## INSTRUCTIONS FOR THE TASK:
Arrange every line of the entries below as a Markdown table with the columns No and Line, giving each row its number. Skip blank lines and leave the pictures out.

>>

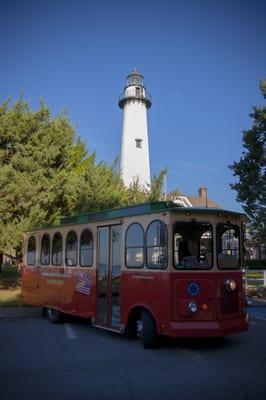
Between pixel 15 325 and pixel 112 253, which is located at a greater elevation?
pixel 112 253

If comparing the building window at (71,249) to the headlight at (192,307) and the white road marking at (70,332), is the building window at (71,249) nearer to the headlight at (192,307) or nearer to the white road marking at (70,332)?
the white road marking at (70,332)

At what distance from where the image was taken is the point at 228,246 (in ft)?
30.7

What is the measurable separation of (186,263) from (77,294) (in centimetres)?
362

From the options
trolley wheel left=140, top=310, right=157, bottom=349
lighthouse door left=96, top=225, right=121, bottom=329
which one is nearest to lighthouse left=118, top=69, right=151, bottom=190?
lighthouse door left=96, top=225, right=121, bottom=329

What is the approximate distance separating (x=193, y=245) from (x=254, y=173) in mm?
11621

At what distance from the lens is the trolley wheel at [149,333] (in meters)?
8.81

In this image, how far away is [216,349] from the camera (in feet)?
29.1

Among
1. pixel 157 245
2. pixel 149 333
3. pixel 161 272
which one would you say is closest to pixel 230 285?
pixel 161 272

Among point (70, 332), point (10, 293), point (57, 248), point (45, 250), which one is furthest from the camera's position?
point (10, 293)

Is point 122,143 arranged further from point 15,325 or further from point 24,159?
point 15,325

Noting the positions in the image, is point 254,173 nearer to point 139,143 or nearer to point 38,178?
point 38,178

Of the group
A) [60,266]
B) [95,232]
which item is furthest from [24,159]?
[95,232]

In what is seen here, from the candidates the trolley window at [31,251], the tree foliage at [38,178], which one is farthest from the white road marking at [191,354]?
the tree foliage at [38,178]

<<

## SOLUTION FOR THIS EXERCISE:
| No | Line |
|---|---|
| 1 | Between pixel 15 325 and pixel 112 253, which is located at a greater elevation? |
| 2 | pixel 112 253 |
| 3 | If comparing the building window at (71,249) to the headlight at (192,307) and the white road marking at (70,332), is the building window at (71,249) nearer to the headlight at (192,307) or nearer to the white road marking at (70,332)? |
| 4 | the white road marking at (70,332) |
| 5 | At what distance from where the image was taken is the point at 228,246 (in ft)? |
| 6 | 30.7 |
| 7 | What is the measurable separation of (186,263) from (77,294) (in centimetres)? |
| 8 | 362 |
| 9 | From the options |
| 10 | trolley wheel left=140, top=310, right=157, bottom=349 |
| 11 | lighthouse door left=96, top=225, right=121, bottom=329 |
| 12 | which one is nearest to lighthouse left=118, top=69, right=151, bottom=190? |
| 13 | lighthouse door left=96, top=225, right=121, bottom=329 |
| 14 | What is the approximate distance separating (x=193, y=245) from (x=254, y=173) in mm? |
| 15 | 11621 |
| 16 | At what distance from the lens is the trolley wheel at [149,333] (in meters)? |
| 17 | 8.81 |
| 18 | In this image, how far away is [216,349] from the camera (in feet)? |
| 19 | 29.1 |
| 20 | Among |
| 21 | 1. pixel 157 245 |
| 22 | 2. pixel 149 333 |
| 23 | 3. pixel 161 272 |
| 24 | which one would you say is closest to pixel 230 285? |
| 25 | pixel 161 272 |
| 26 | Among point (70, 332), point (10, 293), point (57, 248), point (45, 250), which one is furthest from the camera's position? |
| 27 | point (10, 293) |
| 28 | Is point 122,143 arranged further from point 15,325 or further from point 24,159? |
| 29 | point 15,325 |
| 30 | Noting the positions in the image, is point 254,173 nearer to point 139,143 or nearer to point 38,178? |
| 31 | point 38,178 |
| 32 | Of the group |
| 33 | A) [60,266] |
| 34 | B) [95,232] |
| 35 | which item is furthest from [24,159]? |
| 36 | [95,232] |
| 37 | In what is seen here, from the candidates the trolley window at [31,251], the tree foliage at [38,178], which one is farthest from the white road marking at [191,354]? |
| 38 | the tree foliage at [38,178] |